Der
Eichberg hatte im frühen Mittelalter schon eine Bedeutung
Der Eichberg bei Seengen war im Mittelalter ein sogenannter Steckhof, d.h. ein Sonderhof,
der wirtschaftlich von der Gemeinde getrennt war und damit auch seine Dreifelderwirtschaft
hatte. Der Hof Eichberg hatte keine Weiderechte im Twing Seengen. Ende des 14. Jh.
verfügten die Herren von Büttikon über das Gut Eichberg. Bald darauf kam es in den
Besitz der Schlossherren von Hallwil, die das alte Bauernhaus zu ihrem Jagdhaus machten.
Zu späterer Zeit verpachteten sie jedoch den Hof an verschiedene Lehmänner (Pächter).
Der Lehmann verpflichtete sich bei Antritt des Lehens, die Äcker und Wiesen zu säubern
und auf dem Eichberg zu wohnen. Seit dem 15. Jahrhundert waren einige Familien für die
Geschicke des Eichbergs verantwortlich. So waren dies von 1464 bis 1539 drei Generationen
der Familie Schilling von Seengen, auf welche die Familie Siegrist folgte. Es gab auch
Lehenbauern, die aus den Gemeinden Fahrwangen und Egliswil stammten. Auch die Besitzer
wechselten zu dieser Zeit öfters, so war der Eichberg im 18. Jahrhundert kurze Zeit im
Besitz des Junkers Johann Payer von Schaffhausen, auf den der waadtländische Junker von
Gaumens folgte, der eine von Hallwyl zur Frau hatte. Durch ihn ging der Hof im Jahr 1760
im Tausch gegen den sich ebenfalls in Seengen befindenden Brestenberg an Junker Ludwig von
Breitenlandenberg über. Aus dessen Zeit stammt vermutlich der im ehemaligen Rittersaal
der Ritter von Hallwyl und jetziger Bauernstube stehende wertvolle Kachelofen, worauf
geschichtliche Ereignisse kunstvoll festgehalten sind. Für einige Zeit war der Eichberg
darauffolgend im Besitz der Familie Hegnauer von Seengen und über die Erben Nussberger
ging er an die Gattin von Oberst und Bezirksammann Marti von Othmarsingen (Vater der
bekannten Dichterin Sophie Hämmerli-Marti). Er hatte die Hänge des Eichbergs mit Reben
bepflanzt und liess sie, nebst anderen Arbeiten auf dem Hof, durch Häftlinge der
Strafanstalt Lenzburg pflegen. Darauf folgten noch einige Besitzerwechsel, bis im 19. Jh.

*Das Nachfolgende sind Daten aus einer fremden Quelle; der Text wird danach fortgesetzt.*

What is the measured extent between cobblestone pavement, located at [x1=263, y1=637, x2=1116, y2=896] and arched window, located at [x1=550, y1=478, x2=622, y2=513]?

Eingreifende Neu- und Umbauten vorgenommen und das bald weithin renommierte Kurhaus mit
Badekuren gegründet wurde. Im Jahr 1934 wurde vom damaligen Kantonsarchäologen, Dr.
Bosch, auf dem jetzt noch stehenden alten Bauernhaus das Jahr 1548 als Baujahr entdeckt,
was auf die Ritter von Hallwyl als Erbauer zurückzuführen ist.
Der Steckhof Eichberg war in früherer Zeit auch Stammsitz des
Herrenbauerngeschlechtes von Eichiberg, welche im 13. Jh. Auf Veranlassung des
Grafen von Habsburg ins neu erbaute Städtchen Bremgarten zogen und sich fortan nach ihrem
Ursprungsort von Eichiberg nannten. Nachweislich stammt der heute im See- und
Wynental weit verbreitete Familienname Eichenberger von ihnen ab.